I’ve reached an age where everyone I know is either married, engaged or searching for a partner. I fall into the ‘searching’ category. I don’t know when it was that I realised I was ready to get married. I mean, I’m just about 23. Most people my age would be making the most of their youth and embracing the freedom that comes with being single. But that’s not how South Asian culture works.
It’s not that I couldn’t do that. My parents are fairly liberal and would even invite my ex into the house (bedroom strictly off limits) with open arms. When we broke up, they were the first people to tell me everything was going to be okay and hand me a tub of Ben & Jerry’s. So, once I realised, I was ready to take the leap and find the person I was ready to spend the rest of my life with, I wasn’t sure where to start.
I downloaded every dating app, from Bumble to Muzmatch. For a while, I even considered shaadi.com. And so, began ‘The Husband Hunt.’ Most of my friends who aren’t brown didn’t understand. “You’re so young!” or “why do you even want to get married?” were comments I was frequently bombarded with.

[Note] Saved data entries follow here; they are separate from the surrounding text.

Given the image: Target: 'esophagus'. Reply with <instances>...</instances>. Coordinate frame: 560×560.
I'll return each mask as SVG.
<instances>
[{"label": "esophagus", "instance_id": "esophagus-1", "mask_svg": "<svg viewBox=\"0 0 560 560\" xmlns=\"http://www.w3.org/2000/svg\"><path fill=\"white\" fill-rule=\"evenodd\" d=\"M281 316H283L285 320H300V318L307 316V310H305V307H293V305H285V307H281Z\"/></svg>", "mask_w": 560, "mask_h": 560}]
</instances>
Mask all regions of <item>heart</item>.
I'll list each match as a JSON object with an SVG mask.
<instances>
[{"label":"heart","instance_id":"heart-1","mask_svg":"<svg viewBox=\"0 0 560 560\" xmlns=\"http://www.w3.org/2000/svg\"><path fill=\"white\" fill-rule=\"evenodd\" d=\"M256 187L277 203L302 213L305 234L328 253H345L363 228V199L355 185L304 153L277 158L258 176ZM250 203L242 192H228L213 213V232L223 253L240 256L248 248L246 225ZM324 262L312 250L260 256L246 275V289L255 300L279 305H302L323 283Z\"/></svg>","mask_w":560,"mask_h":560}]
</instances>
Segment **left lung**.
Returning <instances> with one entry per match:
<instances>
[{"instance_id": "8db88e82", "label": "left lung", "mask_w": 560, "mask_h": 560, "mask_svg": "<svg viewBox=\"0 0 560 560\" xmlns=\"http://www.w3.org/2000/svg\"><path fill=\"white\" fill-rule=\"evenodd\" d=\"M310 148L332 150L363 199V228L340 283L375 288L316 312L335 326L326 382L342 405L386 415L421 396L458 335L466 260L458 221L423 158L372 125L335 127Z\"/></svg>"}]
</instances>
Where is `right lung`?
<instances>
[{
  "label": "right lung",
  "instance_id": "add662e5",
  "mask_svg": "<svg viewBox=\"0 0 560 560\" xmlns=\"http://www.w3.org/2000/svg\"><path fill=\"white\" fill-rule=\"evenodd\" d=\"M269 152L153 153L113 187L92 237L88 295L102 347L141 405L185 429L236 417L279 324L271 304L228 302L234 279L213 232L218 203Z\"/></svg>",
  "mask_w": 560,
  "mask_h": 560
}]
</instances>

But it wasn’t about just finding someone to post cute Instagram pictures with, it was about finding someone to start the next chapter of my life with. Don’t get me wrong, not everyone ‘needs’ to get married or be in a relationship to be content and living their full potential. Maintaining a relationship isn’t easy and add a legally binding contract to that, you’re bound to have your work cut out for you.

I was born in Pakistan. I moved to the UK when I was three. I’ve seen all kinds of marriages, from arranged to ‘true love.’ I’ve watched as my older cousins have had potential rishtas come over. Rishta is a term in Urdu and Hindi that means marriage proposal, so potential suitors are known as rishtas. I’ve been there while my friends stalked the Instagram of a guy they just started talking to. I’ve seen the good and the bad. And despite all the effort that comes into a maintaining a marriage, I still wanted it for myself.

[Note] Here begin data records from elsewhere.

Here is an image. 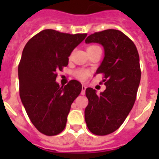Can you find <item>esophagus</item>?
I'll list each match as a JSON object with an SVG mask.
<instances>
[{
    "mask_svg": "<svg viewBox=\"0 0 159 159\" xmlns=\"http://www.w3.org/2000/svg\"><path fill=\"white\" fill-rule=\"evenodd\" d=\"M86 88H87V87L85 86V85H82V95H84L85 94V91H86Z\"/></svg>",
    "mask_w": 159,
    "mask_h": 159,
    "instance_id": "1",
    "label": "esophagus"
}]
</instances>
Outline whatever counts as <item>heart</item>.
Wrapping results in <instances>:
<instances>
[{
	"label": "heart",
	"mask_w": 159,
	"mask_h": 159,
	"mask_svg": "<svg viewBox=\"0 0 159 159\" xmlns=\"http://www.w3.org/2000/svg\"><path fill=\"white\" fill-rule=\"evenodd\" d=\"M97 49H101L99 46L97 45H90L88 48H87V53H90L93 52V51H96ZM92 74V72L90 70L87 69H83V68H80V69H77L74 72V76L76 77V78L80 81H85L86 79H87L88 77L91 76Z\"/></svg>",
	"instance_id": "b5f03b06"
}]
</instances>
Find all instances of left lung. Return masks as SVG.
<instances>
[{"instance_id":"1","label":"left lung","mask_w":159,"mask_h":159,"mask_svg":"<svg viewBox=\"0 0 159 159\" xmlns=\"http://www.w3.org/2000/svg\"><path fill=\"white\" fill-rule=\"evenodd\" d=\"M85 41L104 47V59L96 73L103 74L106 87L100 95L86 89L85 120L92 134L106 135L120 127L133 108L140 82L139 56L133 41L120 30L96 32Z\"/></svg>"}]
</instances>
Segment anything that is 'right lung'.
<instances>
[{
	"mask_svg": "<svg viewBox=\"0 0 159 159\" xmlns=\"http://www.w3.org/2000/svg\"><path fill=\"white\" fill-rule=\"evenodd\" d=\"M87 35L44 30L24 48L18 67L20 97L32 124L45 135H57L64 129L71 105L81 93L78 81L60 87L56 77Z\"/></svg>",
	"mask_w": 159,
	"mask_h": 159,
	"instance_id": "right-lung-1",
	"label": "right lung"
}]
</instances>
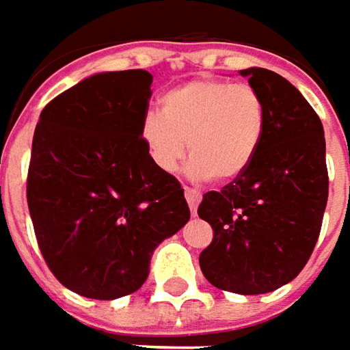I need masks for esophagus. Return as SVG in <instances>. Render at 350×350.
Here are the masks:
<instances>
[{
  "label": "esophagus",
  "mask_w": 350,
  "mask_h": 350,
  "mask_svg": "<svg viewBox=\"0 0 350 350\" xmlns=\"http://www.w3.org/2000/svg\"><path fill=\"white\" fill-rule=\"evenodd\" d=\"M185 198H187V202H189V208H191V212L193 214H196V208H198V204H200V198H202V195L196 191V189H185Z\"/></svg>",
  "instance_id": "34e87169"
}]
</instances>
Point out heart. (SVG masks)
I'll return each mask as SVG.
<instances>
[{"label": "heart", "mask_w": 350, "mask_h": 350, "mask_svg": "<svg viewBox=\"0 0 350 350\" xmlns=\"http://www.w3.org/2000/svg\"><path fill=\"white\" fill-rule=\"evenodd\" d=\"M161 113L142 120L140 138L157 167L171 173L189 148L195 181H235L261 152L269 128L262 95L247 83L195 79L169 89Z\"/></svg>", "instance_id": "heart-1"}]
</instances>
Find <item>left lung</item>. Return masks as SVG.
<instances>
[{"instance_id": "8db88e82", "label": "left lung", "mask_w": 350, "mask_h": 350, "mask_svg": "<svg viewBox=\"0 0 350 350\" xmlns=\"http://www.w3.org/2000/svg\"><path fill=\"white\" fill-rule=\"evenodd\" d=\"M262 95L269 128L251 167L202 196L198 216L214 239L200 253L210 284L267 294L300 275L316 247L329 179L321 120L304 95L265 68L239 70Z\"/></svg>"}]
</instances>
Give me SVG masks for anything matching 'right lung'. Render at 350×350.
<instances>
[{
  "label": "right lung",
  "mask_w": 350,
  "mask_h": 350,
  "mask_svg": "<svg viewBox=\"0 0 350 350\" xmlns=\"http://www.w3.org/2000/svg\"><path fill=\"white\" fill-rule=\"evenodd\" d=\"M146 70L101 72L42 109L27 202L40 253L66 288L115 300L140 288L155 247L191 218L179 181L140 138Z\"/></svg>",
  "instance_id": "obj_1"
}]
</instances>
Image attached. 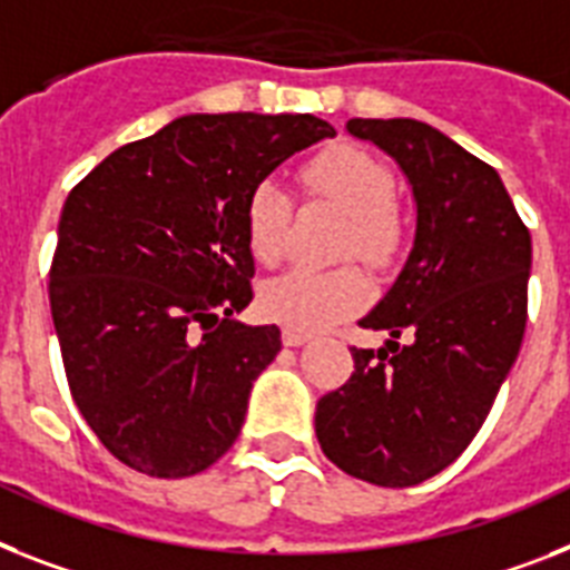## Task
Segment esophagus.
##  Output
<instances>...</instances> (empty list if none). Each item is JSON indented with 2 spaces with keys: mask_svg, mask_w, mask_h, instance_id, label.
<instances>
[{
  "mask_svg": "<svg viewBox=\"0 0 570 570\" xmlns=\"http://www.w3.org/2000/svg\"><path fill=\"white\" fill-rule=\"evenodd\" d=\"M308 341H312V337L303 335V332H294V328H285V332H282V343H285V346H305Z\"/></svg>",
  "mask_w": 570,
  "mask_h": 570,
  "instance_id": "esophagus-1",
  "label": "esophagus"
}]
</instances>
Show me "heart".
Instances as JSON below:
<instances>
[{
  "mask_svg": "<svg viewBox=\"0 0 570 570\" xmlns=\"http://www.w3.org/2000/svg\"><path fill=\"white\" fill-rule=\"evenodd\" d=\"M305 186L317 197H326L343 215L352 218L343 253L381 265L399 247V224L393 215L396 206V180L387 166L361 148L326 150L305 168ZM294 197L279 180H262L253 186L244 209V233L253 258L262 265L279 262L288 247ZM370 279L358 267L337 271H312L291 267L262 285L258 305L267 320L294 332H323L341 320L352 317L370 303Z\"/></svg>",
  "mask_w": 570,
  "mask_h": 570,
  "instance_id": "b5f03b06",
  "label": "heart"
}]
</instances>
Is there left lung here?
Masks as SVG:
<instances>
[{"label":"left lung","instance_id":"1","mask_svg":"<svg viewBox=\"0 0 570 570\" xmlns=\"http://www.w3.org/2000/svg\"><path fill=\"white\" fill-rule=\"evenodd\" d=\"M346 134L402 168L416 229L396 282L361 317L387 341L352 350L355 373L320 399L314 431L352 478L416 487L463 454L519 358L533 247L495 168L436 127L350 119Z\"/></svg>","mask_w":570,"mask_h":570}]
</instances>
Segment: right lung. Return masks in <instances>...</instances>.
I'll list each match as a JSON object with an SVG mask.
<instances>
[{"label": "right lung", "mask_w": 570, "mask_h": 570, "mask_svg": "<svg viewBox=\"0 0 570 570\" xmlns=\"http://www.w3.org/2000/svg\"><path fill=\"white\" fill-rule=\"evenodd\" d=\"M335 136L308 112H189L112 150L58 224L49 303L78 411L112 458L189 478L242 434L282 335L247 326L244 209L296 150Z\"/></svg>", "instance_id": "add662e5"}]
</instances>
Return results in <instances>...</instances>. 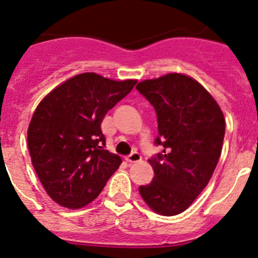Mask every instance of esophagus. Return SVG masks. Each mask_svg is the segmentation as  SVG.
Wrapping results in <instances>:
<instances>
[{
  "mask_svg": "<svg viewBox=\"0 0 258 258\" xmlns=\"http://www.w3.org/2000/svg\"><path fill=\"white\" fill-rule=\"evenodd\" d=\"M126 160L130 162V164H136V162L141 161L142 157L139 152H132L131 155H128V156L126 157Z\"/></svg>",
  "mask_w": 258,
  "mask_h": 258,
  "instance_id": "1",
  "label": "esophagus"
}]
</instances>
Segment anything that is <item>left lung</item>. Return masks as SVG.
Here are the masks:
<instances>
[{"label": "left lung", "mask_w": 258, "mask_h": 258, "mask_svg": "<svg viewBox=\"0 0 258 258\" xmlns=\"http://www.w3.org/2000/svg\"><path fill=\"white\" fill-rule=\"evenodd\" d=\"M136 89L154 106L162 152L149 162L155 176L139 191L161 216H176L208 185L223 146L224 116L216 99L190 77L169 73Z\"/></svg>", "instance_id": "left-lung-1"}]
</instances>
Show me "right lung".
Returning a JSON list of instances; mask_svg holds the SVG:
<instances>
[{"label": "right lung", "mask_w": 258, "mask_h": 258, "mask_svg": "<svg viewBox=\"0 0 258 258\" xmlns=\"http://www.w3.org/2000/svg\"><path fill=\"white\" fill-rule=\"evenodd\" d=\"M136 83L78 74L52 89L36 107L27 146L42 186L59 206L86 207L119 167L121 157L103 149L101 123Z\"/></svg>", "instance_id": "add662e5"}]
</instances>
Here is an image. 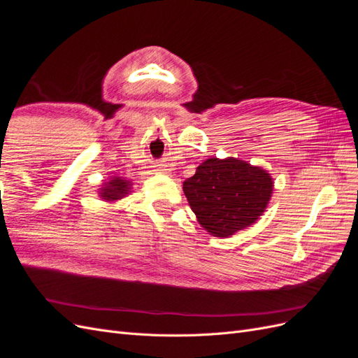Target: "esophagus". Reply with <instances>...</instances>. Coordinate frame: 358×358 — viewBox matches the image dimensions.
I'll use <instances>...</instances> for the list:
<instances>
[{
    "mask_svg": "<svg viewBox=\"0 0 358 358\" xmlns=\"http://www.w3.org/2000/svg\"><path fill=\"white\" fill-rule=\"evenodd\" d=\"M155 170H157L158 173H169V169H167L166 166H162V164L155 166Z\"/></svg>",
    "mask_w": 358,
    "mask_h": 358,
    "instance_id": "1",
    "label": "esophagus"
}]
</instances>
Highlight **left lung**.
<instances>
[{
    "label": "left lung",
    "mask_w": 358,
    "mask_h": 358,
    "mask_svg": "<svg viewBox=\"0 0 358 358\" xmlns=\"http://www.w3.org/2000/svg\"><path fill=\"white\" fill-rule=\"evenodd\" d=\"M182 188L203 229L215 237H230L266 212L273 178L239 158H209Z\"/></svg>",
    "instance_id": "8db88e82"
}]
</instances>
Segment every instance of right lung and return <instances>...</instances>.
<instances>
[{
  "instance_id": "1",
  "label": "right lung",
  "mask_w": 358,
  "mask_h": 358,
  "mask_svg": "<svg viewBox=\"0 0 358 358\" xmlns=\"http://www.w3.org/2000/svg\"><path fill=\"white\" fill-rule=\"evenodd\" d=\"M131 188H133L131 180H128L121 176H113L107 182L101 183V187L99 189V196L104 201L112 203V201H117V200L127 197L128 194L131 192Z\"/></svg>"
}]
</instances>
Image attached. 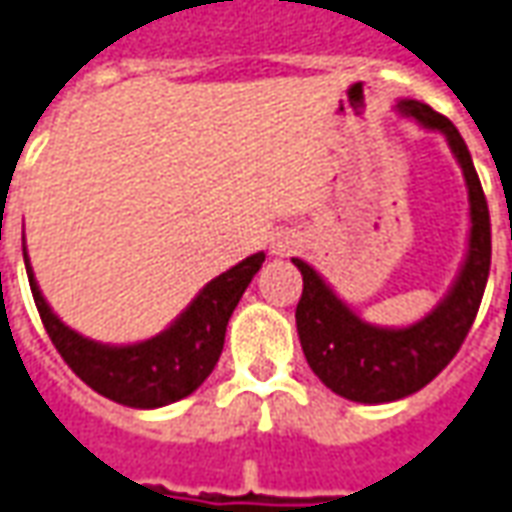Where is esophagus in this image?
Returning a JSON list of instances; mask_svg holds the SVG:
<instances>
[{
    "label": "esophagus",
    "mask_w": 512,
    "mask_h": 512,
    "mask_svg": "<svg viewBox=\"0 0 512 512\" xmlns=\"http://www.w3.org/2000/svg\"><path fill=\"white\" fill-rule=\"evenodd\" d=\"M269 249L274 257H291L302 249V238L294 229H280V232L271 235Z\"/></svg>",
    "instance_id": "1"
}]
</instances>
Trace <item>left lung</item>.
Here are the masks:
<instances>
[{"label":"left lung","mask_w":512,"mask_h":512,"mask_svg":"<svg viewBox=\"0 0 512 512\" xmlns=\"http://www.w3.org/2000/svg\"><path fill=\"white\" fill-rule=\"evenodd\" d=\"M395 109L420 128L443 134L468 187V249L443 300L406 328L373 325L325 283V277L300 257L291 263L302 274L297 333L302 353L319 381L356 403L401 401L446 370L474 325L490 271V215L474 159L454 123L420 100H398Z\"/></svg>","instance_id":"left-lung-1"}]
</instances>
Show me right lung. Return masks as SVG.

So, I spoke to the guys on these apps. I made small talk with them and learnt how many siblings they had, where they completed their degree and how many kids they wanted. But something wasn’t right. I wasn’t clicking with them. It was like I had the same song on repeat, and I was getting sick of it. But then, lockdown happened. And the whole game changed.

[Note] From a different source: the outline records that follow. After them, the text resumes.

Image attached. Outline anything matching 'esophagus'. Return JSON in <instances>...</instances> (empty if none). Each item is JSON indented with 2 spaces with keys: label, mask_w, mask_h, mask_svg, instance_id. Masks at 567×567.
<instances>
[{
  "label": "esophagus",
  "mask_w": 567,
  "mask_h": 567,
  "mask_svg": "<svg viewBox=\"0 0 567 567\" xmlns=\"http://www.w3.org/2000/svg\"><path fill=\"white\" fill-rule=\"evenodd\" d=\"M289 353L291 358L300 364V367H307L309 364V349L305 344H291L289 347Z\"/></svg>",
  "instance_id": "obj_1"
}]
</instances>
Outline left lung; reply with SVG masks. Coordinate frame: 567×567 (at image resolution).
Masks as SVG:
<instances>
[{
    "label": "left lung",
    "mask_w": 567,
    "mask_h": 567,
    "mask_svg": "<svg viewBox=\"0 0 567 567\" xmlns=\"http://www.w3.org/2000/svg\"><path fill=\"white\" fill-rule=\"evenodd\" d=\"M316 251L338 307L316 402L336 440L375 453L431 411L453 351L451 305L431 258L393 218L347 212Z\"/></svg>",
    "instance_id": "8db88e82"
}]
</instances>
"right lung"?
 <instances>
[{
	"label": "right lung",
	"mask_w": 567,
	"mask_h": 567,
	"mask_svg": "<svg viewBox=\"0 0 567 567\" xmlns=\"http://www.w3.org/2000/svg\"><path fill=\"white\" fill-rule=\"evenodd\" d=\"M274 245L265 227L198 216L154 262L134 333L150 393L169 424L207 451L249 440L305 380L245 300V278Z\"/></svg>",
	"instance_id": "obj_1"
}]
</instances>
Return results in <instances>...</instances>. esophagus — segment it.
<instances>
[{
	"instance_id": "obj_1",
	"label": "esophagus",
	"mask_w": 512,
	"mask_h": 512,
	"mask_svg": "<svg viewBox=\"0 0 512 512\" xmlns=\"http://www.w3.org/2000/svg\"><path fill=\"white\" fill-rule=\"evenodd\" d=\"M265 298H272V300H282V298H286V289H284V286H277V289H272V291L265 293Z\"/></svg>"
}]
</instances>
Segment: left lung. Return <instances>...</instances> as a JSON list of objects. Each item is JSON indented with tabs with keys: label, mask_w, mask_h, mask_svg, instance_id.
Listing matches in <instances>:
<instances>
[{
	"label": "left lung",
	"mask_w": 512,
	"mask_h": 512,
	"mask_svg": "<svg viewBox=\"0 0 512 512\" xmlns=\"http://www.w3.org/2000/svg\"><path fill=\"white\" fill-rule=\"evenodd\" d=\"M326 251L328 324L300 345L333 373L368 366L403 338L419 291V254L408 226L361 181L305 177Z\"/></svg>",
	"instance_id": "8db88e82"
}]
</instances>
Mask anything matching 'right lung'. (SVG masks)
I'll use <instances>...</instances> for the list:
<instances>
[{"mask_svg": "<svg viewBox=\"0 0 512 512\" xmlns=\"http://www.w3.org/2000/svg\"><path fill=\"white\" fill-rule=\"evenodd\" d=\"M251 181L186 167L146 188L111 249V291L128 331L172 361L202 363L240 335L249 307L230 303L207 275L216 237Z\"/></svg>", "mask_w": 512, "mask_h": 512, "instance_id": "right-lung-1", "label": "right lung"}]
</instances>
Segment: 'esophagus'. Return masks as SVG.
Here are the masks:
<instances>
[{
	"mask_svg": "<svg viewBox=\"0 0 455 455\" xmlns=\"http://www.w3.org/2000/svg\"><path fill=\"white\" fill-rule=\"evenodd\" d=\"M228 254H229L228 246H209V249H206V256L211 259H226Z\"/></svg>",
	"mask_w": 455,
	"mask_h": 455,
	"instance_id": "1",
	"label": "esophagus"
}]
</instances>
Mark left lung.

Lockdown has in a way, revolutionised the dating game. Unless we’re lucky enough to be isolating with a significant other, many people have found themselves experiencing celibacy for the first time since they lost their virginity. And those of us who are looking for ‘more’ have been introduced to the world of virtual dating.
Since lockdown began, I have virtually dated 3 different men, none of whom I am still in contact with. But all these men made it further than most of the guys I have been on physical dates with ever have. And when I’m talking distance, I don’t mean further along the bases.
They got to know me on a deeper level. There was little small talk or awkwardness. Things seemed more natural. Conversation flowed more smoothly. Was it because I could hide behind a screen? Maybe so.

All I know was I preferred it and I’m not the only one. Lockdown has allowed us to get intimate on a whole other level. Aisha*, 22, from the Midlands told me that since lockdown has started, she’s had an increase in proposals:
“Due to the current circumstances I have so much more free time than I ever had before and it’s allowed me the time to think about rishtas.
“With our cultural traditions, you can’t really talk to the guy over the phone. You have to meet with the females in his family. It’s difficult during quarantine to stick to cultural norms so we had to adapt, and use Zoom for our meetings, which was normal for me, but for my Arab parents, it was unusual. They wanted to stick to traditional ways of meeting and because of that, I’ve had to turn a lot of rishtas down.”
So essentially, lockdown has had both its benefits and disadvantages when it comes to dating and marriage seeking. On one hand, we’ve seen people become more creative and really bring out the romance when trying to woo their dates. But at the same time, it’s not as easy for everyone.
Ammar, 33 from London, says his hunt for a partner is “on hold” as no one seems genuine online. And this is a problem, that many people are finding with online dating.

Sanjay Panchal hopes to change this with Elate, the new dating app he has founded. He says: “they’re all a bit too superficial and so even though you match with someone, you end up talking for a bit and realise you don’t have much in common or are looking for different things. It basically means people match, chat for a bit, fizzle out, ghost and repeat!
“My app hopes to change that. It matches you on personality as well as looks and most importantly, it only lets you talk to three people at a time. We’ve found it makes for way better conversation if you’re not both chatting to 10 people at once, as most apps are!”
I for one can say, that lockdown has really made me reconsider what I’m looking for in a future partner. Most dating apps tend to focus on the superficial and as my dad so frequently says, “you don’t really know what someone is like until you’re actually living with them”.
I guess looking for a significant other when you’re brown, is essentially just a game of luck. Like I said, no relationship is easy and maintaining them takes a fair deal of effort. So really, it’s just about finding someone you’re willing to make that effort for.